▸ Given problem:
Reproduce every one of the records below word for word, but leave the pictures out of your answer.

▸ Provided information:
begin

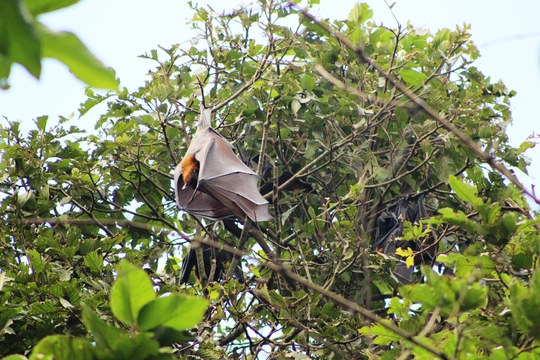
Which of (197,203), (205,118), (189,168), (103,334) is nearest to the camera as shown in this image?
(103,334)

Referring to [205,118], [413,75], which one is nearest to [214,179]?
[205,118]

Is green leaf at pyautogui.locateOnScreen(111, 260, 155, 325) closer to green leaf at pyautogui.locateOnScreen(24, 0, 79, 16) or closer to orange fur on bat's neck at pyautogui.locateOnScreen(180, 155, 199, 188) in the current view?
green leaf at pyautogui.locateOnScreen(24, 0, 79, 16)

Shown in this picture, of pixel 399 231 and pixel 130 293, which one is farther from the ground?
pixel 399 231

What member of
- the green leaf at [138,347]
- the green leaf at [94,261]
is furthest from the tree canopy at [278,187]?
the green leaf at [138,347]

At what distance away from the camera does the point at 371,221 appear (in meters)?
6.13

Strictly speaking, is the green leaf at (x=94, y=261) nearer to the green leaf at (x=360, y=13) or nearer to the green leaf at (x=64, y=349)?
the green leaf at (x=64, y=349)

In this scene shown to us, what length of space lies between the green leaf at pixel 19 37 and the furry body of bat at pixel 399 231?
500 centimetres

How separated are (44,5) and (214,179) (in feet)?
15.1

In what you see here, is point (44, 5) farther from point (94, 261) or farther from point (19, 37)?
point (94, 261)

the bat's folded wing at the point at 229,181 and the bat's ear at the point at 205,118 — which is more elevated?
the bat's ear at the point at 205,118

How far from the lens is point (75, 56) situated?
2.06ft

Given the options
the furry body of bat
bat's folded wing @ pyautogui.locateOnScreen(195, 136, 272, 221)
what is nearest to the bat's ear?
bat's folded wing @ pyautogui.locateOnScreen(195, 136, 272, 221)

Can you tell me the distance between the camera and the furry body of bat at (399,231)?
5.48 metres

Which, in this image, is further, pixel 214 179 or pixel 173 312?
pixel 214 179
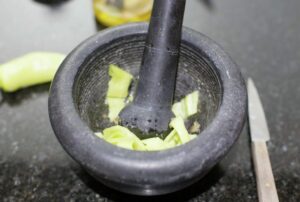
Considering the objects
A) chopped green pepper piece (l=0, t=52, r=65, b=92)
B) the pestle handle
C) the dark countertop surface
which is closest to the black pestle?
the pestle handle

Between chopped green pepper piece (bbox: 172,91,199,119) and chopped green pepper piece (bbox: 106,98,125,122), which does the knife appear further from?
chopped green pepper piece (bbox: 106,98,125,122)

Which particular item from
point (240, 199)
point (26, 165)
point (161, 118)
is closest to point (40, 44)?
point (26, 165)

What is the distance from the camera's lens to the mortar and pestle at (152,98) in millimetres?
602

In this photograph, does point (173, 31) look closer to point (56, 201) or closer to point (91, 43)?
point (91, 43)

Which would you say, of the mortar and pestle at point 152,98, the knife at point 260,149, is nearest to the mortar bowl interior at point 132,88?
the mortar and pestle at point 152,98

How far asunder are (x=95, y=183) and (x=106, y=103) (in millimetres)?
154

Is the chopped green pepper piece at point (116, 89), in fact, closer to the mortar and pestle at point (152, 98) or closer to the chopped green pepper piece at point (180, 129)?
the mortar and pestle at point (152, 98)

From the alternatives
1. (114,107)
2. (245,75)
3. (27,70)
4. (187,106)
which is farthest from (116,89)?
(245,75)

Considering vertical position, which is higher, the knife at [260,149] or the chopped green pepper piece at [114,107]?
the knife at [260,149]

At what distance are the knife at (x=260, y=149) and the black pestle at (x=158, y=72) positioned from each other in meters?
0.19

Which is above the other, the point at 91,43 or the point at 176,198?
the point at 91,43

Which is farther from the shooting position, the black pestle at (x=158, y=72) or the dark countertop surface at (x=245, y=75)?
the dark countertop surface at (x=245, y=75)

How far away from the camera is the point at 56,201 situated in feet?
2.66

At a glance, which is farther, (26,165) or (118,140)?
(26,165)
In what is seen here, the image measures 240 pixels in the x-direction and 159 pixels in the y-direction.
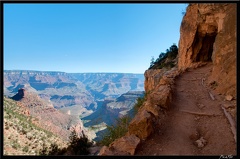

end

▸ Correct response:
Which of (197,203), (205,118), (189,168), (103,334) is nearest to the camera as shown in this image?
(103,334)

Referring to [205,118], [413,75], which one is nearest to [214,179]?
[205,118]

Is green leaf at pyautogui.locateOnScreen(111, 260, 155, 325) closer to green leaf at pyautogui.locateOnScreen(24, 0, 79, 16) or closer to orange fur on bat's neck at pyautogui.locateOnScreen(180, 155, 199, 188) in the current view?
green leaf at pyautogui.locateOnScreen(24, 0, 79, 16)

Shown in this picture, of pixel 399 231 and pixel 130 293, which one is farther from the ground?
pixel 399 231

What member of
- the green leaf at [138,347]
- the green leaf at [94,261]
is furthest from the tree canopy at [278,187]?
the green leaf at [138,347]

At what distance away from the camera does the point at 371,221 appear (in meters)?
6.13

Strictly speaking, is the green leaf at (x=94, y=261) nearer to the green leaf at (x=360, y=13) or nearer to the green leaf at (x=64, y=349)?
the green leaf at (x=64, y=349)

In this scene shown to us, what length of space lies between the green leaf at pixel 19 37 and the furry body of bat at pixel 399 231?
500 centimetres

How separated are (44,5) and (214,179) (in feet)?
15.1

In what you see here, is point (44, 5) farther from point (94, 261) or farther from point (19, 37)?
point (94, 261)

the bat's folded wing at the point at 229,181 and the bat's ear at the point at 205,118 — which is more elevated?
the bat's ear at the point at 205,118

How far from the lens is point (75, 56) situated?
2.06ft

Given the options
the furry body of bat
bat's folded wing @ pyautogui.locateOnScreen(195, 136, 272, 221)
what is nearest to the bat's ear?
bat's folded wing @ pyautogui.locateOnScreen(195, 136, 272, 221)

Can you tell me the distance between the camera and the furry body of bat at (399,231)?
5.48 metres

Which, in this image, is further, pixel 214 179 or pixel 173 312?
pixel 214 179
Considering the objects
A) chopped green pepper piece (l=0, t=52, r=65, b=92)
B) the pestle handle
C) the dark countertop surface
which is closest to the black pestle?
the pestle handle

Between chopped green pepper piece (bbox: 172,91,199,119) and chopped green pepper piece (bbox: 106,98,125,122), which does the knife appear further from?
chopped green pepper piece (bbox: 106,98,125,122)

Which particular item from
point (240, 199)
point (26, 165)
point (161, 118)
is closest to point (40, 44)?
point (26, 165)

What is the distance from the camera's lens to the mortar and pestle at (152,98) in millimetres?
602

In this photograph, does point (173, 31) look closer to point (56, 201) or closer to point (91, 43)?
point (91, 43)

Which would you say, of the mortar and pestle at point 152,98, the knife at point 260,149, is nearest to the mortar bowl interior at point 132,88?
the mortar and pestle at point 152,98

How far asunder are (x=95, y=183) and (x=106, y=103) (in millimetres)?
154

Is the chopped green pepper piece at point (116, 89), in fact, closer to the mortar and pestle at point (152, 98) or closer to the chopped green pepper piece at point (180, 129)?
the mortar and pestle at point (152, 98)

From the alternatives
1. (114,107)
2. (245,75)
3. (27,70)
4. (187,106)
which is farthest from (116,89)?
(245,75)

Considering vertical position, which is higher, the knife at [260,149] or the chopped green pepper piece at [114,107]?
the knife at [260,149]

At what distance are the knife at (x=260, y=149) and the black pestle at (x=158, y=72) positioned from each other in meters?
0.19

Which is above the other, the point at 91,43 or the point at 176,198?
the point at 91,43

Which is farther from the shooting position, the black pestle at (x=158, y=72) or the dark countertop surface at (x=245, y=75)?
the dark countertop surface at (x=245, y=75)

How far away from the camera is the point at 56,201 situated in feet?
2.66

At a glance, which is farther, (26,165) or (118,140)?
(26,165)
In what is seen here, the image measures 240 pixels in the x-direction and 159 pixels in the y-direction.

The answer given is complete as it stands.